Recently JetBrains announce that dotTrace and dotMemory supports profiling applications on Linux. We have been testing these out for production usage, analyzing production scenarios and have been finding (and fixing) issues with about an order of magnitude less work and hassle. I have been a fan of JetBrains for over 15 years and they have been providing excellent software for a long time. So why this post (and no, this isn’t an ad and we are paying for a subscription to JetBrains for all our devs).

I’m super excited about being able to profile on Linux, because this is where most of our customers are now running. Before, we had to use arcane tooling and try to figure things out. With better tools, we are able to pinpoint issues almost immediately.

Here is the result of a single profiling session:

image

Here, we create a new List and then called ToArray() on it. All we had to do here was just create the array upfront, without going through resize and additional allocations.

image

Here we had to do a much move involved operation, remembering values across transactions to reduce load. Note how much time we saved!

And of course, just as important:

image

We tried to optimize an operation. It looks like it didn’t work out exactly as expected, so we need to take additional look at that.

These are about performance,  but even more important here is the ability to track memory and its sources. We were able to identify multiple places where we are using too much memory. In some cases, this is about configuration options. In one such case, limiting the amount of memory that we speculatively hold back resulted in a reduction of memory utilization over time from 3.5 GB to 800 MB. And these are much harder to figure out, because it is very hard to see the full picture.

Another factor that became obvious is that RavenDB’s current infrastructure was written in 2015 / 2016. The lowest pieces of the code were written on what was then called DNX. It was written to be high performance and stable. We didn’t have to touch it much ever since. Profiling memory utilization showed us that we hold a large number of values in the large object heap. This is because we need to have a byte[] that we can also send to native code, so we need to pin it. That was because we needed to call some methods, such as Stream.Read(byte[], int,int()  and then process it using raw pointers.

When the code was written, that was the only choice. Allocate it on the large object heap ( to reduce fragmentation) and run with it. Now, however, we have Memory<byte> and Span<byte>, which are much easier to work with for this scenario, so we can discard this specific feature and optimize our memory utilization further.

I don’t think we would have gotten to this without the profiler point a big red blinking arrow at the issue. And here is another good example, here is the memory state of RavenDB from dotTrace after running a benchmark consisting of a hundred thousands queries with javascript projections, this one:

image

And here is the state:

image

That is… interesting. Why do we have so many? The JavaScript engine is single threaded, but we have concurrent queries, so we use multiple such engines. We cache them, so we have:

image

And the mechanism there to clean them up will not be triggered normally. So we have this needlessly around. After fixing the cache eviction logic, we get:

image

Looking at the byte arrays here, we can track this down further, to see that the root cause is the pinning buffer I spoke about earlier.

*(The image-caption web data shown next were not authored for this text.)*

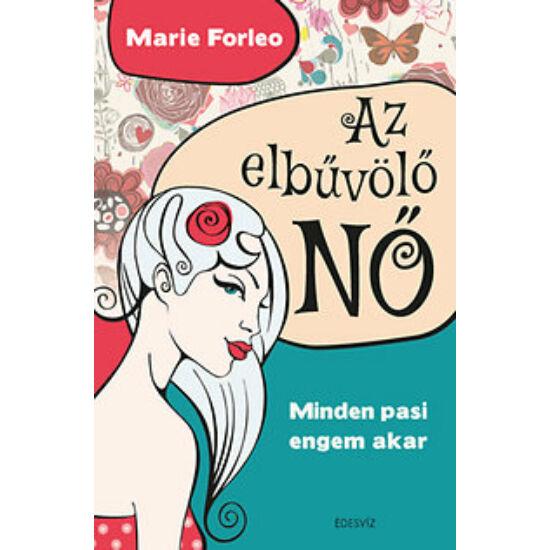 Marie Forleo: Az elbűvölő NŐ /Minden pasi engem akar/
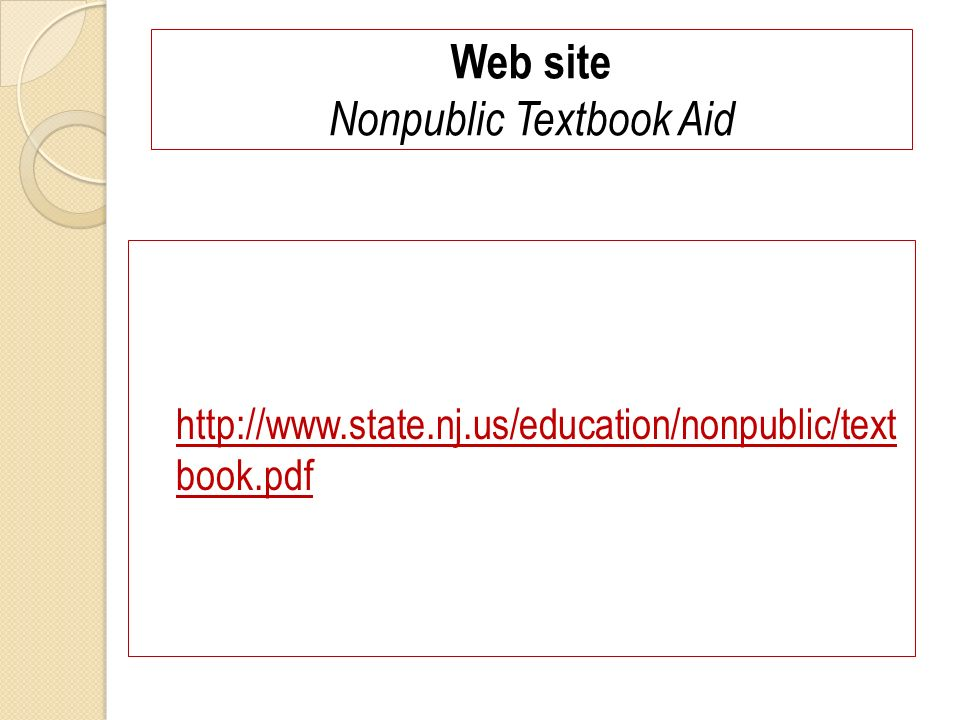 Web site Nonpublic Textbook Aid http://www.state.nj.us/education/nonpublic/text book.pdf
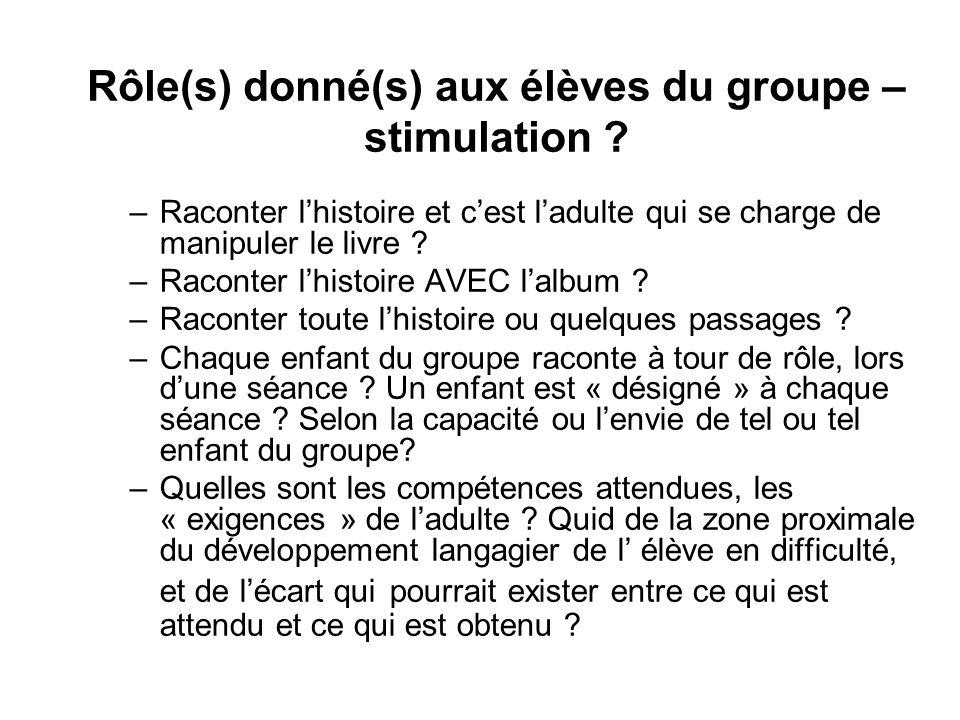 Rôle(s) donné(s) aux élèves du groupe – stimulation .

We’re handling that fix in a different branch, so this is pretty good sign that we are done with this kind of benchmark.

image

The down sides dotTrace and dotMemory, exist. On Linux, dotTrace only supports sampling, not tracing. That sounds like a minor issue, but it means that when I’m running the same benchmark, I’m missing something that I find critical. The number of times a method was run. If a method is taking 50% of the runtime, but it is invoked hundred millions times, I need a very different approach from something that happens three times. The lack on tracing option with number of times the methods were called is a real issue for my usual workflow.

For dotMemory, if you have a highly connected graph (for example, a doubly linked list) and a lot of objects, the amount of resources that it takes to analyze the process is huge. I deployed a cloud machine with 128 GB of RAM and 32 cores to try to analyze an 18 GB process dump. That wasn’t sufficient to give all the details, sadly. It was still able to provide me with enough so I could figure out what the issue was, though.

Another issue is that the visuals are amazing, but when I have a 120 millions links in a node, trying to represent that in the UI is a hopeless cause. I wish that there was a way to dump to text the same information that dotMemory provides. That would allow to analyze ridiculous amount of information in a structured manner.